Cela facilite, ici en Algérie, les discussions sur un terrain qui soit directement le nôtre, celui de la classe ouvrière et de l’internationalisme, de la lutte contre toutes les oppressions sociales, le seul où peut se résoudre d’une façon révolutionnaire la question nationale palestinienne, loin du cadre de l’arabité ou de l’islam.
Discuter de nos perspectives
Il y a lieu de le souligner d’emblée : la solution à deux États à laquelle Tebboune semble tant s’attacher ne convainc pas. Presque tout le monde a fait le deuil de cette illusion semée par les accords d’Oslo, enterrés depuis. Quant à la solution à un seul État palestinien démocratique pour tous, elle est peu crédible tant elle semble éloignée au regard de la réalité coloniale qui impose presque sur tout le territoire un seul État israélien, de surcroit d’apartheid.
On a bien vu l’impasse vers laquelle ont mené les politiques dans le cadre de ces paradigmes qui rétrécissent le champ des possibles. Parce que sur le terrain, les Palestiniens en lutte, soutenus par les peuples au niveau international, peuvent inventer un autre horizon en tirant les leçons des perspectives qui les ont menés sur des voies de garage. Si l’aspiration à une indépendance nationale est légitime, il est utile de rappeler que les Palestiniens vivent actuellement dans plusieurs pays de la région comme réfugiés (Liban, Syrie, Jordanie…) et à l’intérieur même de l’État d’Israël. Une politique nationaliste à offrir à ces millions de Palestiniens reviendrait à les couper des luttes et révoltes de leurs frères de classe dans les pays où ils vivent. Il en va de même pour les Palestiniens d’Israël ou ceux qui y travaillent, qui ont l’opportunité de tisser des liens avec d’autres prolétaires israéliens.
À l’inverse, une politique de classe, anti-impérialiste, pourrait renforcer les liens entre les Palestiniens et les autres peuples et assumer un rôle d’avant-garde à la fois dans le combat contre l’oppression coloniale israélienne et contre l’impérialisme dans toute la région. Parce que Israël n’agit pas en gendarme, en Palestine et au-delà, sans l’appui de l’impérialisme américain. Ce sont tous les peuples de la région qui en souffrent. Objectivement, les possibilités de tisser des liens avec eux existent. Il manque l’élément subjectif, à savoir une politique anti-impérialiste, de classe, portée par un parti soucieux d’offrir une perspective aux Palestiniens de Palestine et ceux exilés dans les pays voisins, ainsi qu’à leurs frères de classe dans ces pays qui leur offrent refuge.

À FAIRE:
1. Mettez en anglais la phrase suivante, tirée du texte sur la question palestinienne : « Presque tout le monde a fait le deuil de cette illusion semée par les accords d’Oslo, enterrés depuis. »
2. Poursuivez le texte sur la question palestinienne à la suite de sa dernière phrase.

EXTRAIT DES DONNÉES:
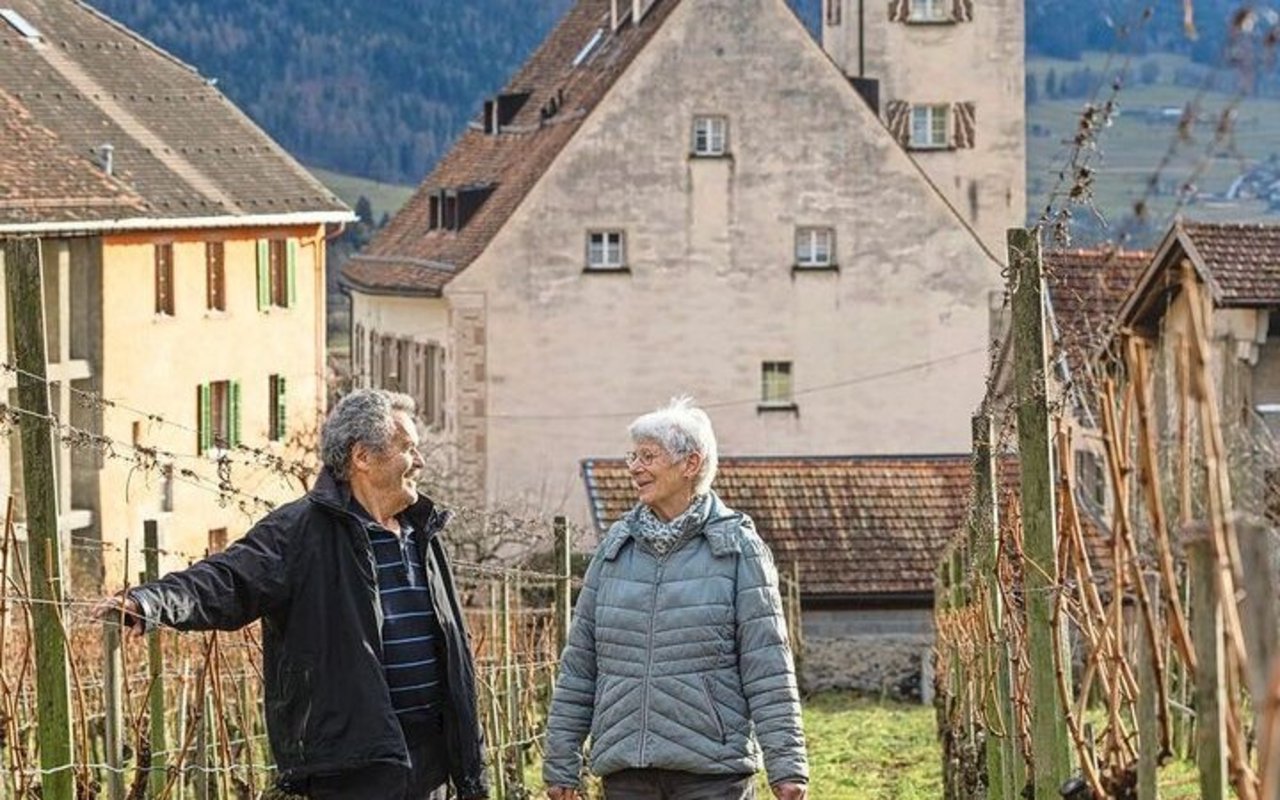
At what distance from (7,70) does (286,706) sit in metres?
38.3

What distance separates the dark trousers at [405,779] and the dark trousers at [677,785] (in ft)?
2.16

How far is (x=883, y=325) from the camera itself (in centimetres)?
5412

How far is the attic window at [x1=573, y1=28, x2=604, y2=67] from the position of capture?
195 feet

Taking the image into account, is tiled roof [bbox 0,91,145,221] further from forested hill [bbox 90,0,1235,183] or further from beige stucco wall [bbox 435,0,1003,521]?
forested hill [bbox 90,0,1235,183]

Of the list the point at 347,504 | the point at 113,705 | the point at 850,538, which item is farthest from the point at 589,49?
Result: the point at 347,504

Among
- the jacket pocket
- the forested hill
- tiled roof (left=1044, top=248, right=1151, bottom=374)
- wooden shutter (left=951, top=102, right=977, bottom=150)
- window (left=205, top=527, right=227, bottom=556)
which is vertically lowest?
window (left=205, top=527, right=227, bottom=556)

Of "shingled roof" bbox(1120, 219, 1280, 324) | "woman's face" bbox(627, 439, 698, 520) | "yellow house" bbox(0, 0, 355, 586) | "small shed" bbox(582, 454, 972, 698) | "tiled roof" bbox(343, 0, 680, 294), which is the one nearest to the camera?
"woman's face" bbox(627, 439, 698, 520)

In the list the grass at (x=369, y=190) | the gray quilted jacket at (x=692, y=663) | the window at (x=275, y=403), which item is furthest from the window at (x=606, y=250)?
the grass at (x=369, y=190)

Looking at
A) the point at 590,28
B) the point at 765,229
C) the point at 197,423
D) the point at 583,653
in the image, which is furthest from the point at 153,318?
the point at 583,653

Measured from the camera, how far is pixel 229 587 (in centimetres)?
811

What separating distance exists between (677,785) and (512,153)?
49988 mm

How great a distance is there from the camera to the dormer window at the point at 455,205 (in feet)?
184

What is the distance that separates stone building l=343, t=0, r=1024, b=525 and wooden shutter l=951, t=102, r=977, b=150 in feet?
20.3

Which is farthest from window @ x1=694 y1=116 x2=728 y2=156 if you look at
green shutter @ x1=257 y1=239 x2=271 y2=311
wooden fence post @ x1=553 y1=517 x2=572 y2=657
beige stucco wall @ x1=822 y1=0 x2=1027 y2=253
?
wooden fence post @ x1=553 y1=517 x2=572 y2=657
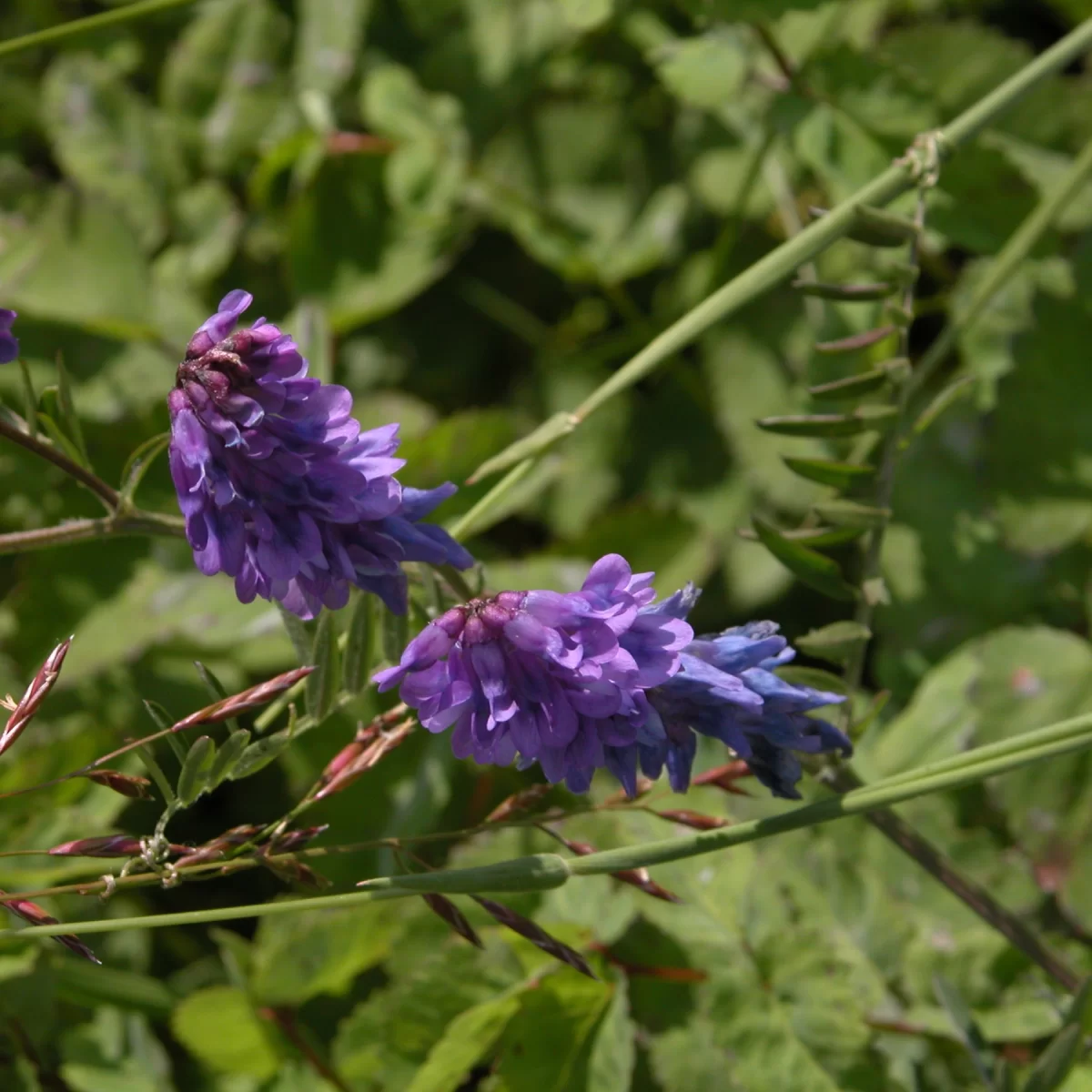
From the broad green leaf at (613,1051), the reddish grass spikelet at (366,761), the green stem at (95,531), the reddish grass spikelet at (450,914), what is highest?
the green stem at (95,531)

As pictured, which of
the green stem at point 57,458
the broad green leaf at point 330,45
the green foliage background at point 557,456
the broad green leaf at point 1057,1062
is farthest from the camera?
the broad green leaf at point 330,45

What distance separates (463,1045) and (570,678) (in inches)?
34.5

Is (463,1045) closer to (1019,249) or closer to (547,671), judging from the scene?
(547,671)

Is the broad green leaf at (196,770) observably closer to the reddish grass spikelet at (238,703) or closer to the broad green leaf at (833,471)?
the reddish grass spikelet at (238,703)

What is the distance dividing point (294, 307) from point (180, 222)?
0.42 meters

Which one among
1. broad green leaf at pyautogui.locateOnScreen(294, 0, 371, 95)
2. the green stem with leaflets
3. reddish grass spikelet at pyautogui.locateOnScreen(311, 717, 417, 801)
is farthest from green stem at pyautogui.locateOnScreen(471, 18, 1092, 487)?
broad green leaf at pyautogui.locateOnScreen(294, 0, 371, 95)

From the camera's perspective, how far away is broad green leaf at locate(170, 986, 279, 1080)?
1.96 metres

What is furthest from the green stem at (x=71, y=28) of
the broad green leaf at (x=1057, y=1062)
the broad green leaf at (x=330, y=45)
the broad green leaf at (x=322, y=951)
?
the broad green leaf at (x=1057, y=1062)

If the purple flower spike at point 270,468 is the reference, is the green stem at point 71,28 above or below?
above

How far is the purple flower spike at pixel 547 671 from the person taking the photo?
100cm

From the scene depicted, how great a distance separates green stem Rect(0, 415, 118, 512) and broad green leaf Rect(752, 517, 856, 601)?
0.72m

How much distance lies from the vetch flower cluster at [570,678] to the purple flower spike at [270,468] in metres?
0.11

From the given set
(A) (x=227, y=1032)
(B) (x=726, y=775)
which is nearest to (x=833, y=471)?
(B) (x=726, y=775)

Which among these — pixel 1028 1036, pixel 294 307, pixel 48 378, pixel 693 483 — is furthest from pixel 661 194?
pixel 1028 1036
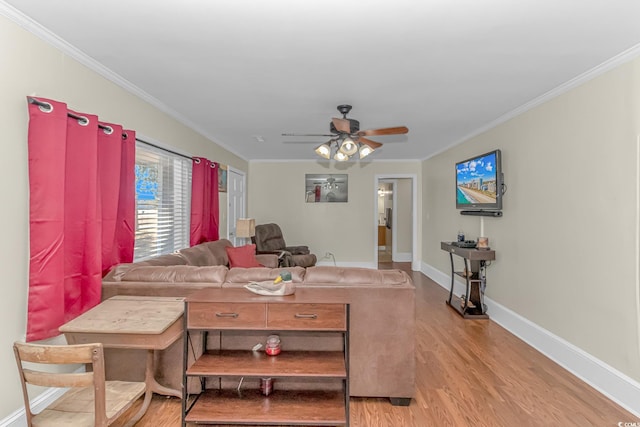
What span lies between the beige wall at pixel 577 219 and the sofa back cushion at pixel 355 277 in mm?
1599

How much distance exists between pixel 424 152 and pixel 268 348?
5.20 meters

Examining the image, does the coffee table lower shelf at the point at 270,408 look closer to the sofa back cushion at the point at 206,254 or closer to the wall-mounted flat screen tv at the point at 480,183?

RÉPONSES:
1. Almost everyone has given up on this illusion sown by the Oslo Accords, which have since been buried.

2.
Quant à la possibilité de fraternisation avec les prolétaires israéliens, elle peut se réaliser sur le terrain des luttes communes contre l’exploitation dans les entreprises et sur les chantiers, pour les salaires et les conditions de travail. La confiance peut se gagner sur ce terrain de revendications de type économiste sans perdre de vue la nécessité de lui faire franchir un saut qualitatif, politique en mettant en avant des mots d’ordre à caractère transitoire. Par exemple, les prolétaires israéliens pourraient bien dénoncer les check-points imposés à leurs frères palestiniens et toutes les humiliations auxquelles ils sont soumis quotidiennement lors de leur trajet vers le lieu de boulot, comme ils peuvent aussi dénoncer la précarité qui frappe ces travailleurs palestiniens dont l’avenir est suspendu au renouvellement de l’autorisation de travail délivrée par l’État d’Israël. En somme, combiner des revendications immédiates, économiques avec d’autres, transitoires qui posent la question de l’oppression coloniale. Pour ce faire, les travailleurs israéliens doivent être capables de rompre avec l’idéologie sioniste qui fonde leur État.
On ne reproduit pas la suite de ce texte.